Gone are the days when we entered our parent-teacher conferences asking, “Is he sharing?” “Does he sit still when he’s supposed to?”
Our questions, our wonderings, our thoughts, seem a little more elusive, a little more in-depth now that our “little ones” are in middle school. Things like “Is she working up to her potential?” is now more what occupies our brain.
Middle school is a whole different beast, to say the least. By design, we’ve been required to “step out” a bit. We’re not “at school” like we were in the elementary years. Much of the feedback, the input, and the information that we can glean from our child’s middle school days come from his or her sharing of information, the report card, school communication, and the parent-teacher conference.

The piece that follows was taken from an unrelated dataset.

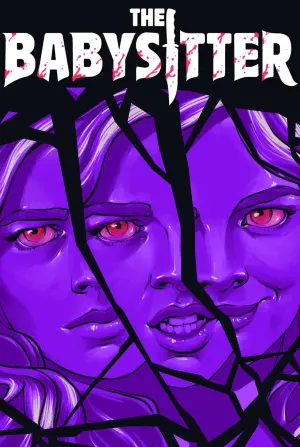 Постер до фильму"Нянька" #70119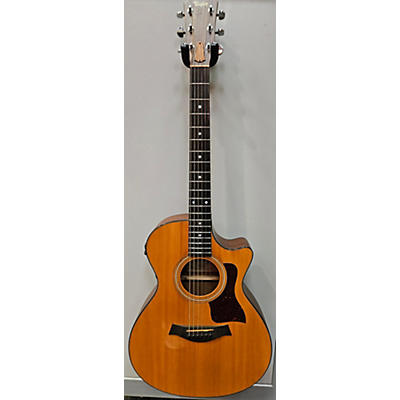Taylor 312CE Acoustic Electric Guitar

At conference time, here are a few things to maximize your parent-teacher conference:
Ask about his or her demeanor and attitude at school. (You just may find it a little refreshing to find that the “tween” demeanor and attitude you see at home may be a little more pleasant at school!)

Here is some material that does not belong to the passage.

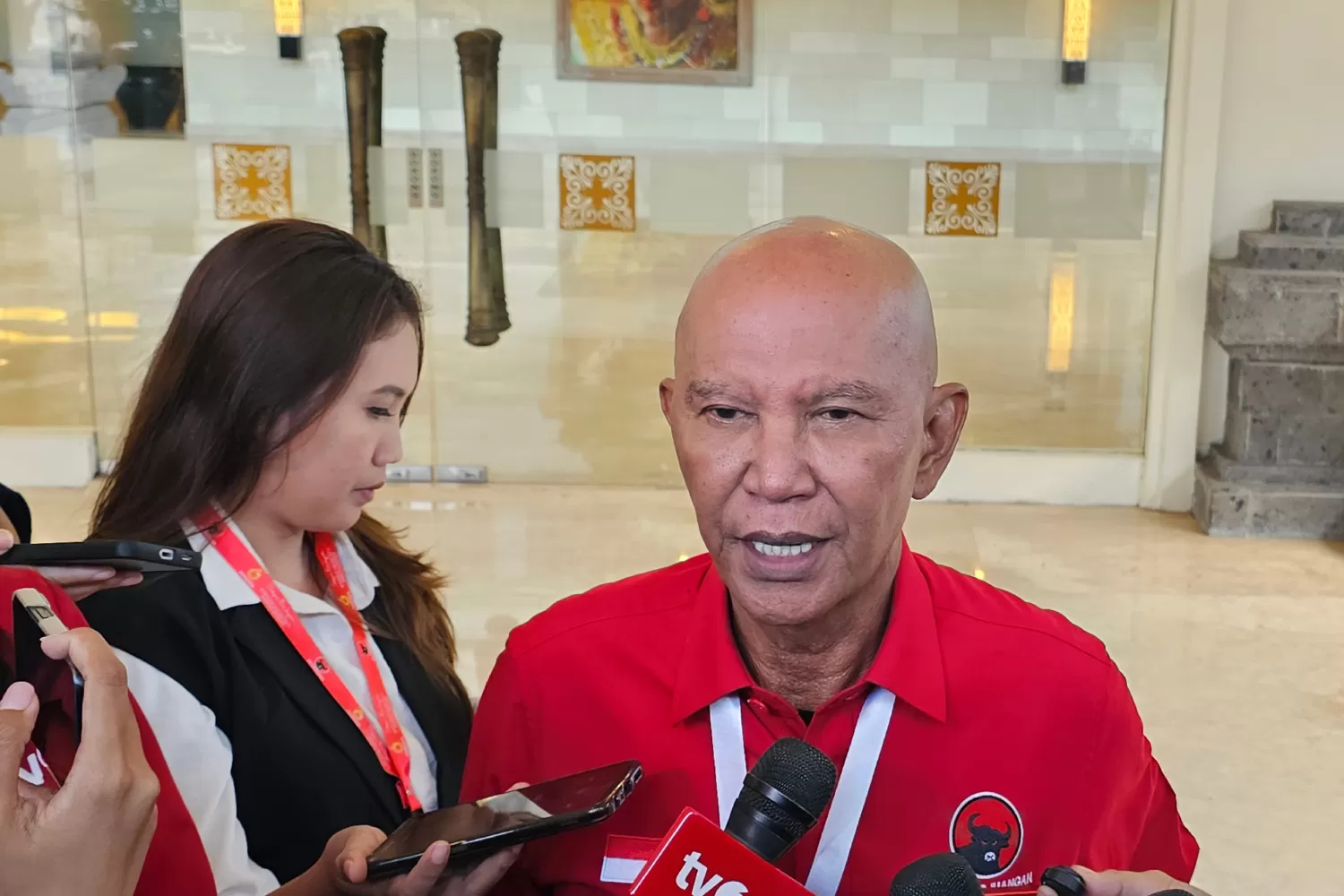 Megawati Copot Pacul Said PDIP Bantah Tindakan Otoriter Ketua Umum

Focus on your child’s overall strengths and areas for development. Explore beyond your child’s grades. Look at the big picture. What does the teacher see as your child’s overall strengths – outside of grades, tests and homework? What traits, behaviors, or characteristics could your child more fully develop? Share what you see. Team up on ways that you can build upon your child’s strengths and support him or her in the areas for development.
Get a clear picture of the expectations and responsibilities of your child, both while in school and in homework. Is he or she meeting them?
Make it a three-way street. Prior to your conference, ask your child if he or she has any questions, concerns, or topics that he or she would like you to bring up to the teacher. Share the teacher’s feedback with your child. The conference is a great way to connect, re-connect, and foster ongoing development with your child.
Find out what you can do at home to best support your child. One of my favorite things to ask teachers is: If he were your child, what would you focus on?
And, last, but not least: Enjoy the time. Savor the feedback you gain from the teacher and cherish this unique stage of your child’s life.